Un imponente edificio lleno de ventanas sin movimiento en su interior anticipa un vacío espiritual y social que experimentarás pronto. Caminas a través de un ostentoso vestíbulo, parecido al de un aeropuerto o algún costoso edificio en Reforma. Llegas al patio donde puedes ver las nubes y una enorme losa de cemento cubierta de caóticas huellas que se desplazan de un lado a otro, se detienen de repente y luego retoman su curso. El vacío se presenta claramente, sus huellas son evidentes. Sabes dónde estás, lo que sucedió aquí y lo que ocurrió incluso antes. Las ruinas junto a edificios modernos crean un contraste, pero todo cobra sentido en la entropía mexicana.
Un breve recorrido por lugares de poder te recuerda el poder del lenguaje como entidad dominante y creadora de cultura, con la inmovilidad característica de los significados respaldados en la palabra escrita.
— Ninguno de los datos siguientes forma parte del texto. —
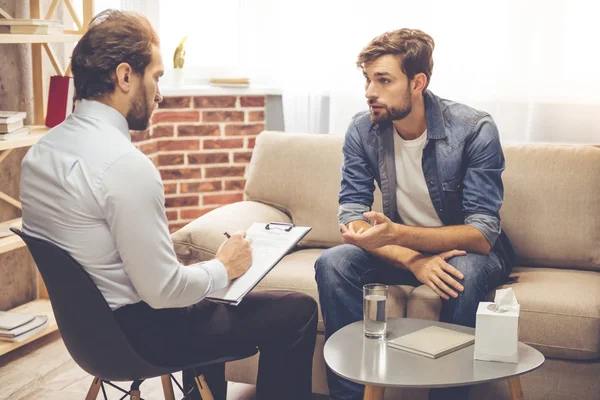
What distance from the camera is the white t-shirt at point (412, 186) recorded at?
254 cm

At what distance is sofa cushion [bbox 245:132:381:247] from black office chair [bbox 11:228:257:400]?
1.23 meters

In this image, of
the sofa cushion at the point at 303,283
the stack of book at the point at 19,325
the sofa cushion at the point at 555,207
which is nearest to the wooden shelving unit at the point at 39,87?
the stack of book at the point at 19,325

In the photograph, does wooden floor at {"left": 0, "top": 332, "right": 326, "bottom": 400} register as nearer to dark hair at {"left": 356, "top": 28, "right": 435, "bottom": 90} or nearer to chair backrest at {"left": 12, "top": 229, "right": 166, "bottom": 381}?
chair backrest at {"left": 12, "top": 229, "right": 166, "bottom": 381}

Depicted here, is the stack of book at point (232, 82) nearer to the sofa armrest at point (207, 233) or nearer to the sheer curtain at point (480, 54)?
the sheer curtain at point (480, 54)

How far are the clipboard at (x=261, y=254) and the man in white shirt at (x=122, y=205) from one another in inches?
1.4

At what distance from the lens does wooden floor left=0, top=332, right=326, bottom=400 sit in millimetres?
2691

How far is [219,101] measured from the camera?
12.6 feet

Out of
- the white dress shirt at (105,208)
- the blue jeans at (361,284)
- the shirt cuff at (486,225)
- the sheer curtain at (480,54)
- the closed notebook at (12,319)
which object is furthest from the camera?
the sheer curtain at (480,54)

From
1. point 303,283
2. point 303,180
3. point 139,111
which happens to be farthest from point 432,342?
point 303,180

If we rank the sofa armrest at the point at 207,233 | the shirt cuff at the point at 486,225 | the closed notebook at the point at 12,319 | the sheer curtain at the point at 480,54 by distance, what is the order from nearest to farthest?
the shirt cuff at the point at 486,225, the sofa armrest at the point at 207,233, the closed notebook at the point at 12,319, the sheer curtain at the point at 480,54

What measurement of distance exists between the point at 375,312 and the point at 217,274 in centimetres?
41

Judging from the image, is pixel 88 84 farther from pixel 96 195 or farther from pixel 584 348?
pixel 584 348

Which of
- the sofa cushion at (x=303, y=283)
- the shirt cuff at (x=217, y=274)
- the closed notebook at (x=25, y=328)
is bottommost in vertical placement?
the closed notebook at (x=25, y=328)

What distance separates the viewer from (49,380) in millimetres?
2828
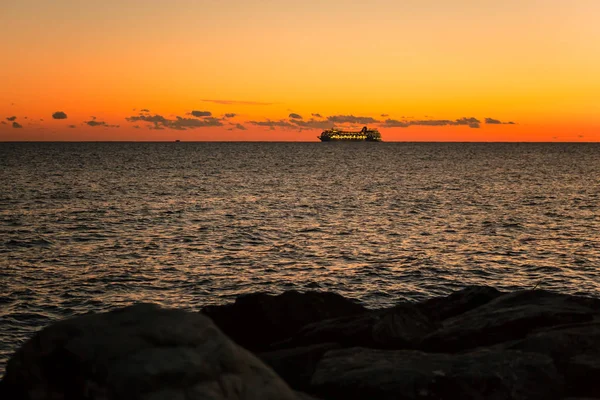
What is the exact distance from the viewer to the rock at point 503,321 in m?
10.9

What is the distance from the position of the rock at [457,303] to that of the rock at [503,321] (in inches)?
63.5

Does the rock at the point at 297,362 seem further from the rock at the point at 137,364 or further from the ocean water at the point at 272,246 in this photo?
the ocean water at the point at 272,246

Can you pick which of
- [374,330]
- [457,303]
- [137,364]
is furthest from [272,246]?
[137,364]

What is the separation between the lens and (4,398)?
6.52m

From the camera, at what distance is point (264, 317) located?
13.6 m

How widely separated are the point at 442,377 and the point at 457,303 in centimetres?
597

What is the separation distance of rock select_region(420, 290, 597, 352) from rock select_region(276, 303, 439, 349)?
39cm

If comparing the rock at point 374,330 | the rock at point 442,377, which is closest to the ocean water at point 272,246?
the rock at point 374,330

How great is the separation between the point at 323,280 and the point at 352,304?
→ 15.5 metres

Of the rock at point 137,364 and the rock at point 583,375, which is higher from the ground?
the rock at point 137,364

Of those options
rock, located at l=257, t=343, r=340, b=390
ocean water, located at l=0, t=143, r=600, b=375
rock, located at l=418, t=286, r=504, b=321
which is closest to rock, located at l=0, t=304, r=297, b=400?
rock, located at l=257, t=343, r=340, b=390

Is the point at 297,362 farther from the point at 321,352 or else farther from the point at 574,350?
the point at 574,350

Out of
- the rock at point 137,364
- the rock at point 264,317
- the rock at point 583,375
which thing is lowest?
the rock at point 264,317

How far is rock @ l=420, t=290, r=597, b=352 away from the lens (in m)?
10.9
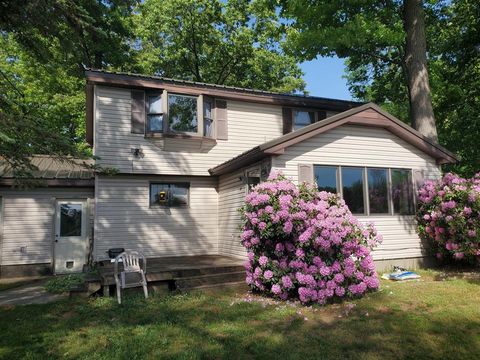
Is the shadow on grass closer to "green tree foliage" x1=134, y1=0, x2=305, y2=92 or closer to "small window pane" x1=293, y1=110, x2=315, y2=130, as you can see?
"small window pane" x1=293, y1=110, x2=315, y2=130

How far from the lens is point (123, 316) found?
6.68m

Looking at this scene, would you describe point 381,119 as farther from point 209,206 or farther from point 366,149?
point 209,206

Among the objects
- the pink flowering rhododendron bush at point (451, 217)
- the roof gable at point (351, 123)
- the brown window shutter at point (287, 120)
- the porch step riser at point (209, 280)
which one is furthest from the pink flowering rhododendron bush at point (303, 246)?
the brown window shutter at point (287, 120)

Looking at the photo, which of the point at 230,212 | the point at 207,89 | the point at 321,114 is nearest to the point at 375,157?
the point at 321,114

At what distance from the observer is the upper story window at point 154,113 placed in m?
12.1

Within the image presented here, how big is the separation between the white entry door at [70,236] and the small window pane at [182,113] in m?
3.96

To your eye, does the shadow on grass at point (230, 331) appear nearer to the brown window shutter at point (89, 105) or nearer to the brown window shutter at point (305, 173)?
the brown window shutter at point (305, 173)

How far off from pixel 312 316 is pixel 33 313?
200 inches

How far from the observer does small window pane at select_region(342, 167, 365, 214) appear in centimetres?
1023

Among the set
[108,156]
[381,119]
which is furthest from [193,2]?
[381,119]

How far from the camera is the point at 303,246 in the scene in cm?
745

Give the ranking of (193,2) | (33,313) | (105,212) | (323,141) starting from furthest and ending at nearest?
(193,2)
(105,212)
(323,141)
(33,313)

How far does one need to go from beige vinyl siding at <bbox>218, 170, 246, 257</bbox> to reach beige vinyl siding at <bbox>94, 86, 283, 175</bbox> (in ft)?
3.37

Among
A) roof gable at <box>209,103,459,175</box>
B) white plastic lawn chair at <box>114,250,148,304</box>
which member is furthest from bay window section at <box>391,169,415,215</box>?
white plastic lawn chair at <box>114,250,148,304</box>
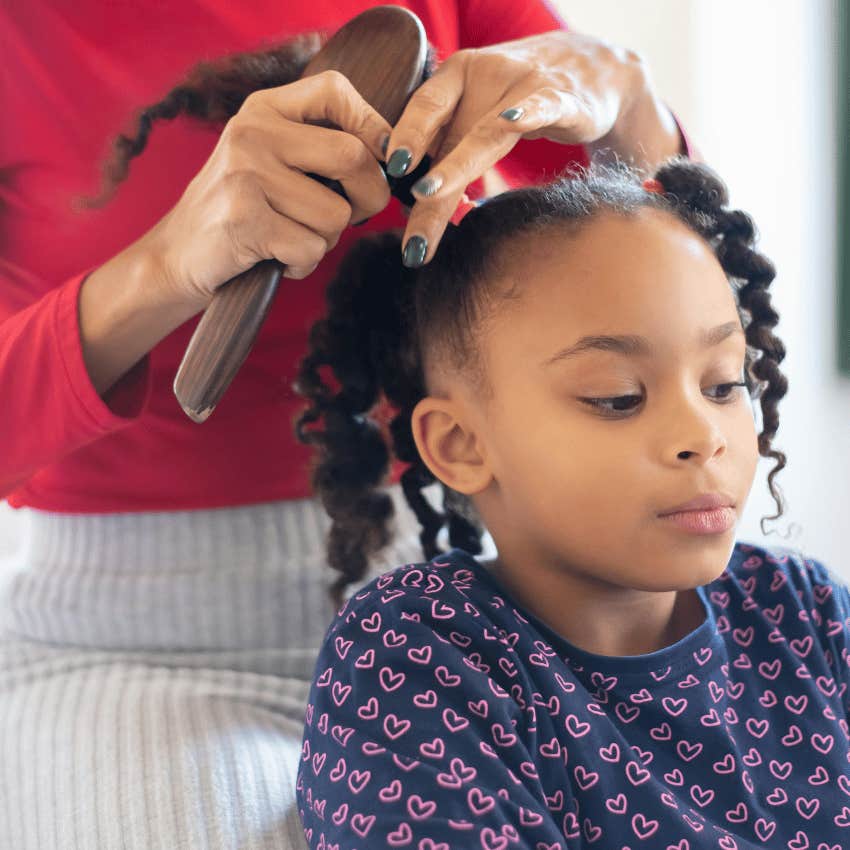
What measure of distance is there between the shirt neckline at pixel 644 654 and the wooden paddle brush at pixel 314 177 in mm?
219

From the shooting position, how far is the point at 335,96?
0.57m

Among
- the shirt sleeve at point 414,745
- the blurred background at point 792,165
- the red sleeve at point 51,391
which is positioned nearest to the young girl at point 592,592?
the shirt sleeve at point 414,745

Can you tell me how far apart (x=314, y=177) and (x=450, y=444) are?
0.67ft

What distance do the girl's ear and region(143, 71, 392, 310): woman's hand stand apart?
15cm

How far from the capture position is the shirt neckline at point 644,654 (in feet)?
2.11

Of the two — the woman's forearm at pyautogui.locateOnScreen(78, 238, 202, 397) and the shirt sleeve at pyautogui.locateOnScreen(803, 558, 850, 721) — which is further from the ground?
the woman's forearm at pyautogui.locateOnScreen(78, 238, 202, 397)

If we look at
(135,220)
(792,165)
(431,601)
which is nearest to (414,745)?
(431,601)

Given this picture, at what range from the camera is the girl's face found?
60cm

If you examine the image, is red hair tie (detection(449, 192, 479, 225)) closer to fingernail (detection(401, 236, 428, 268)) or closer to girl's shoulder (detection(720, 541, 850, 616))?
fingernail (detection(401, 236, 428, 268))

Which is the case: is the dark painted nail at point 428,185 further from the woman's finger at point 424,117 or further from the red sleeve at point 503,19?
the red sleeve at point 503,19

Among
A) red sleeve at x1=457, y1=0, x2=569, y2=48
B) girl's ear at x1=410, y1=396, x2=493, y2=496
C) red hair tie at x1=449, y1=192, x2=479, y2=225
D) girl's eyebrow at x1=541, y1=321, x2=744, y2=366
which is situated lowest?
girl's ear at x1=410, y1=396, x2=493, y2=496

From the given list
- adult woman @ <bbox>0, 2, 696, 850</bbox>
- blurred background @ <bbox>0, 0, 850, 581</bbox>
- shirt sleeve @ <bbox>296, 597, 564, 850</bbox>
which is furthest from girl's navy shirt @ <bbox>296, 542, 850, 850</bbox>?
blurred background @ <bbox>0, 0, 850, 581</bbox>

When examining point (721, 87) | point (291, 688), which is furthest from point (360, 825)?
point (721, 87)

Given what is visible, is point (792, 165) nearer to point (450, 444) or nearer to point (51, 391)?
point (450, 444)
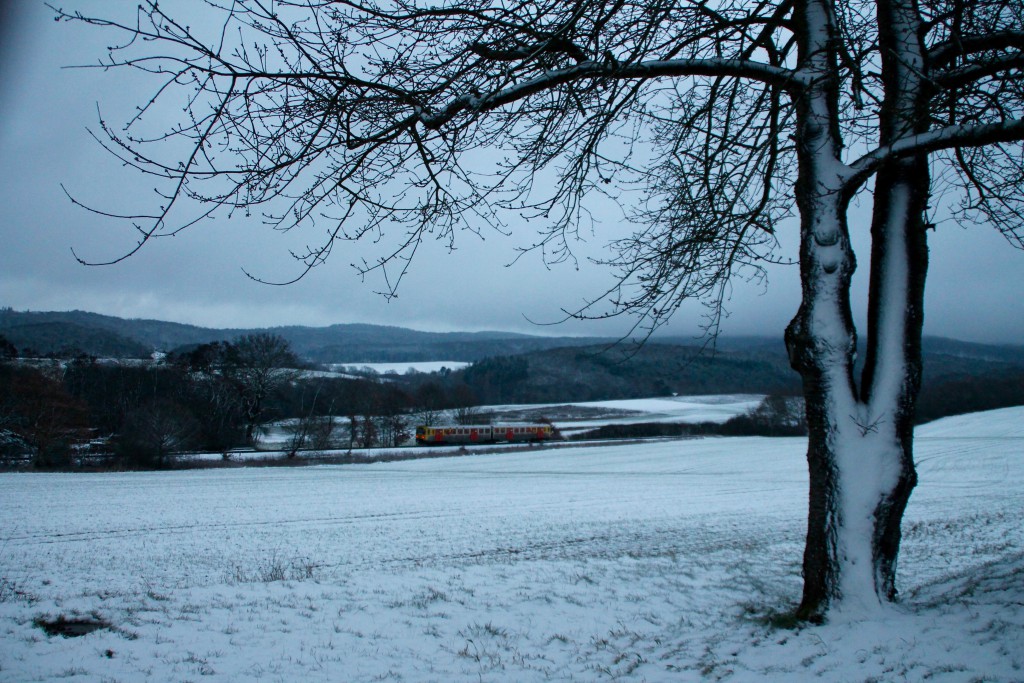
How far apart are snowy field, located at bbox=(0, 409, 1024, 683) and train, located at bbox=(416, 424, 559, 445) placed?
38710mm

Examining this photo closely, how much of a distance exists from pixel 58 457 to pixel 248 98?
43.3m

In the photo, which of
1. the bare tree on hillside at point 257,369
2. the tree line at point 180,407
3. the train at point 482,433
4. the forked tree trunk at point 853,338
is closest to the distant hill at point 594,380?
the tree line at point 180,407

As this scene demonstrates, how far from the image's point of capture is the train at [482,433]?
6219 centimetres

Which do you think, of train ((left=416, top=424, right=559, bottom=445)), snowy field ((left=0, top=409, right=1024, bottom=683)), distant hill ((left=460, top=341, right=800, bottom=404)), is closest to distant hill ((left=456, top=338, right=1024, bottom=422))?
distant hill ((left=460, top=341, right=800, bottom=404))

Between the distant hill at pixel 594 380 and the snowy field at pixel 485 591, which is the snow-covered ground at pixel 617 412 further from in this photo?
the snowy field at pixel 485 591

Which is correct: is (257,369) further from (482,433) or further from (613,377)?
(613,377)

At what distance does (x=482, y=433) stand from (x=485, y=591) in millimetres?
55359

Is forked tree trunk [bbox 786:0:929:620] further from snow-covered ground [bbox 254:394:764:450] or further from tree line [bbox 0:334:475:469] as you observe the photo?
snow-covered ground [bbox 254:394:764:450]

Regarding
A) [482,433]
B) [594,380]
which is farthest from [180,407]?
[594,380]

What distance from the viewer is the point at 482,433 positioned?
63688 millimetres

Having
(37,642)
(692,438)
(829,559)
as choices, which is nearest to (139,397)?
(692,438)

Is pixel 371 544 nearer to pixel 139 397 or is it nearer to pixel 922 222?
pixel 922 222

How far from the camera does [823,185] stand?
582 centimetres

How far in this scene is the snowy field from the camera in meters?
5.14
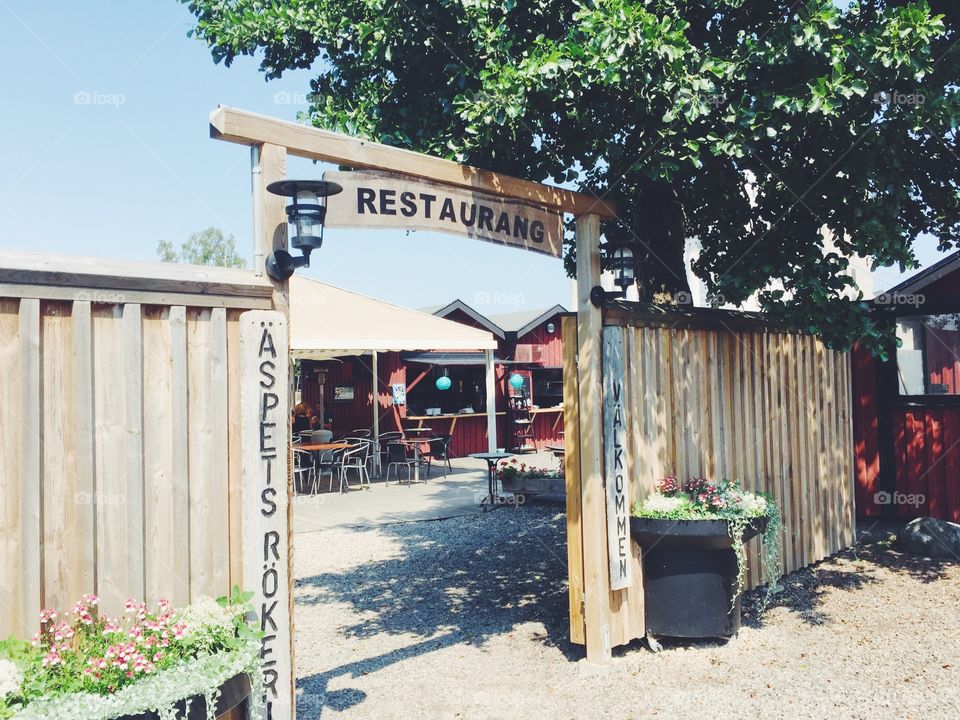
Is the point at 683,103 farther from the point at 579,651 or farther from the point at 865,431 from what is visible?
the point at 865,431

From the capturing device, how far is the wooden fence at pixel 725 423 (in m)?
5.34

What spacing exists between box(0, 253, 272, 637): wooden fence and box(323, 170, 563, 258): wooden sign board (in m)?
0.82

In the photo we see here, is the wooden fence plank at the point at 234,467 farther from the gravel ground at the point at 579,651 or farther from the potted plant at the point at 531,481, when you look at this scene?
the potted plant at the point at 531,481

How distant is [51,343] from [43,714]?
137cm

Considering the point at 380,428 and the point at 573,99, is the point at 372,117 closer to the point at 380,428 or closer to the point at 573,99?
the point at 573,99

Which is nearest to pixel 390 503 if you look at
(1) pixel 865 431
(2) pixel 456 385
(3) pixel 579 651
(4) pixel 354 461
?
(4) pixel 354 461

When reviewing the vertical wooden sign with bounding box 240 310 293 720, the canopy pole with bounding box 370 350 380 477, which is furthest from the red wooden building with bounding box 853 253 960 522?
the canopy pole with bounding box 370 350 380 477

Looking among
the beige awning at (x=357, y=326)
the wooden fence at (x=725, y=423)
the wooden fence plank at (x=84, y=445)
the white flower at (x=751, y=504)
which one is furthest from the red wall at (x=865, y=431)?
the wooden fence plank at (x=84, y=445)

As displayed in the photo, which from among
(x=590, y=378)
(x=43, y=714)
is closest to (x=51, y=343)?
(x=43, y=714)

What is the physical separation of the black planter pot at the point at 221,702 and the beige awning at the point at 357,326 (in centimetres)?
805

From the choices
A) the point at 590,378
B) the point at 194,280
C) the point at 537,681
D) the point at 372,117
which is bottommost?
the point at 537,681

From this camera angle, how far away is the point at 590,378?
5.25 meters

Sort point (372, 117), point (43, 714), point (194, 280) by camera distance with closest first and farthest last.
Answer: point (43, 714) < point (194, 280) < point (372, 117)

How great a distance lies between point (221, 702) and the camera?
120 inches
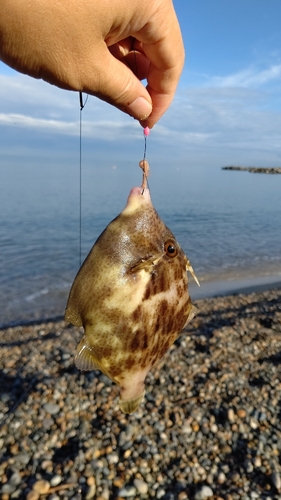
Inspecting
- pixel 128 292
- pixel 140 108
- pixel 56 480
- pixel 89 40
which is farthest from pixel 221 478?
pixel 89 40

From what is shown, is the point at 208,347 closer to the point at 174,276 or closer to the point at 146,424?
the point at 146,424

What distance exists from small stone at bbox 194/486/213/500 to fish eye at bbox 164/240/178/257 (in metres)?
3.72

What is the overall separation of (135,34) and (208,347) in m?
7.05

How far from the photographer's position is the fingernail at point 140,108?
10.2ft

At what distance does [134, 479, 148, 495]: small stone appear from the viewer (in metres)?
5.16

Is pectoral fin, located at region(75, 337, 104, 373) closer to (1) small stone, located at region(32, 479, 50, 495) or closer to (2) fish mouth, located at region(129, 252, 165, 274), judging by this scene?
(2) fish mouth, located at region(129, 252, 165, 274)

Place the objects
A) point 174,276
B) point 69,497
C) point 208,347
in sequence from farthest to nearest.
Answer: point 208,347, point 69,497, point 174,276

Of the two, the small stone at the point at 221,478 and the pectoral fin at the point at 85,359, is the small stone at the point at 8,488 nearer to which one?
the small stone at the point at 221,478

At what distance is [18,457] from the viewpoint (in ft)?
18.4

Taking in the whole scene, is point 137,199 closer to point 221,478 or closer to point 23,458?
point 221,478

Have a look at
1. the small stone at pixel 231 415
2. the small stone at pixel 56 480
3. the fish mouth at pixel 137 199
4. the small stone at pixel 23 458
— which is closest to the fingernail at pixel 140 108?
the fish mouth at pixel 137 199

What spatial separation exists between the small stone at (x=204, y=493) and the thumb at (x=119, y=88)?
4706 millimetres

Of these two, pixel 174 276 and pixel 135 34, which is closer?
pixel 135 34

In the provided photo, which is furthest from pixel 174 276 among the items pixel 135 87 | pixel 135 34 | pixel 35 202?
pixel 35 202
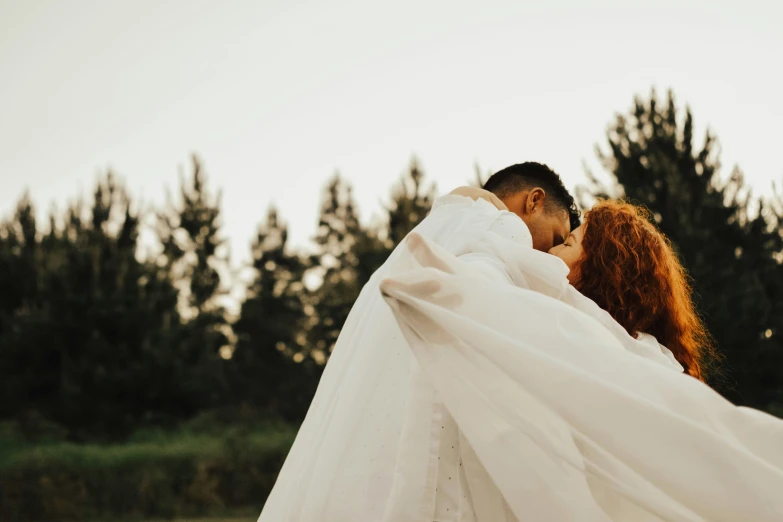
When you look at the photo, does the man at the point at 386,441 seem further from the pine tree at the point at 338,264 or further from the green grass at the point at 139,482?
the pine tree at the point at 338,264

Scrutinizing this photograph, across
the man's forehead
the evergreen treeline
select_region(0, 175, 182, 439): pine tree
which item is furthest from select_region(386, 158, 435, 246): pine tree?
the man's forehead

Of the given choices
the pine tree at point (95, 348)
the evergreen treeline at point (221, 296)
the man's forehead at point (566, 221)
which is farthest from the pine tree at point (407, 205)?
the man's forehead at point (566, 221)

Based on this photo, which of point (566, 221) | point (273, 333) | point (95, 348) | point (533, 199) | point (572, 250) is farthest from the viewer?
point (273, 333)

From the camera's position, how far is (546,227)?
162 inches

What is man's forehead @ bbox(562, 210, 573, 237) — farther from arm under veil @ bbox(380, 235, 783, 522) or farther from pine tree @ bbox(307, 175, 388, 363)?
pine tree @ bbox(307, 175, 388, 363)

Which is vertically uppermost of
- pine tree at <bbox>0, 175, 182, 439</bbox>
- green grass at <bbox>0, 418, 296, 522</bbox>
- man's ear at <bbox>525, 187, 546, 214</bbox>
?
man's ear at <bbox>525, 187, 546, 214</bbox>

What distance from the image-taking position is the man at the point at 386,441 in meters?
2.14

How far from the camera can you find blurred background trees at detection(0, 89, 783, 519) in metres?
15.2

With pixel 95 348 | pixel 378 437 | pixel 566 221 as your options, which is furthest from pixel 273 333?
pixel 378 437

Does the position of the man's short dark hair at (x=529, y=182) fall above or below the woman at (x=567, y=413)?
above

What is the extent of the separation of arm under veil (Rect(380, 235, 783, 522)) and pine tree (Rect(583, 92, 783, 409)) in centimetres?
1291

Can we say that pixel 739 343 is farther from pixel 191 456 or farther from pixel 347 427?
pixel 347 427

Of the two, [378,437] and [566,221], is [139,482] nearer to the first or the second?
[566,221]

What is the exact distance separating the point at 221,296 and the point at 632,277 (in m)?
34.1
Recuerdas las falsedades de las clases de historia. Recuerdas (o más precisamente, imaginas) todo el conocimiento perdido reducido a unos pocos códices. Avanzas recordando la colonización, los caciques y la resistencia bacteriana a los antibióticos. "Todas las medicinas provienen de las plantas, pero las embotellan y las venden; las compramos por pereza", resuenan las palabras de tu abuela en tu mente.
Observas dibujos en blanco y negro de flores y plantas medicinales, lees sobre sus usos. Te preguntas si alguna de ellas podría ayudarte.
Un oscuro cuarto espera visitantes para engullirlos con su negrura. Alguien entra al cuarto. La segunda manifestación del vacío. Presente.
Subes unas escaleras y hay mucha luz. Ya sabes lo que vas a ver, ya conoces lo que ocurrió. Recuerdas la historia de tu tío Jorge, jugando al fútbol en unas canchas cuando escuchó disparos y corrió a su casa. Tu tía niega esa historia y la muerte le arrebató a tu tío el derecho a replicar. Poco a poco e inexorablemente, una avalancha de fotos, relatos, videos, música e ilustraciones penetra tus retinas y se filtra cáusticamente por tus nervios oculares hasta calar en tu mente. Te imaginas en huelga en la universidad o el CCH y que un misil destroza la puerta. Te ves sin ropa, con militares mirándote, tus amigos muertos, el olor a pólvora y sangre. Visualizas el rostro del asesino mayor. Ves los labios que decretaron la muerte. Sostiene una pistola. Una nueve milímetros. Apunta con regocijo. Es una foto. Por suerte. La violencia no deja de aumentar. Sientes ese muro de lámina, la réplica de lo que alguna vez estuvo en CU. Recuerdas la carrera que estudiaste, a Maquiavelo, a Pol Pot y a Mao Zedong. Sientes desprecio por el control que los medios de comunicación ejercen sobre las masas y los individuos. Te preguntas una vez más si elegiste la carrera correcta.
La canción perfecta se presenta en el momento perfecto: "Five to one", grita Jim Morrison, "Ellos tienen las armas, nosotros tenemos los números". La espiral se vuelve más aguda y el descenso más veloz. A continuación, se abre el vacío, por tercera y última vez.
Una serie de fotos en blanco y negro penetran en tu psique, cada una más horrible que la anterior. Recuerdas imágenes de la Segunda Guerra Mundial, los campos de concentración, Kim Phúc huyendo del napalm. Te das cuenta de que tu vida pende de un hilo de incertidumbre; en cualquier momento, algún gobierno o entidad privada podría considerarte una molestia innecesaria. Una caja de balas de 9 milímetros, el mismo calibre que la pistola que Ordaz tiene en la foto, cuesta 500 pesos e incluye 50 piezas. Te das cuenta de que tu vida vale 10 pesos.
Su cabeza.
Mira su cabeza.
Mira su cabeza y atrévete a afirmar la existencia del Estado de Derecho.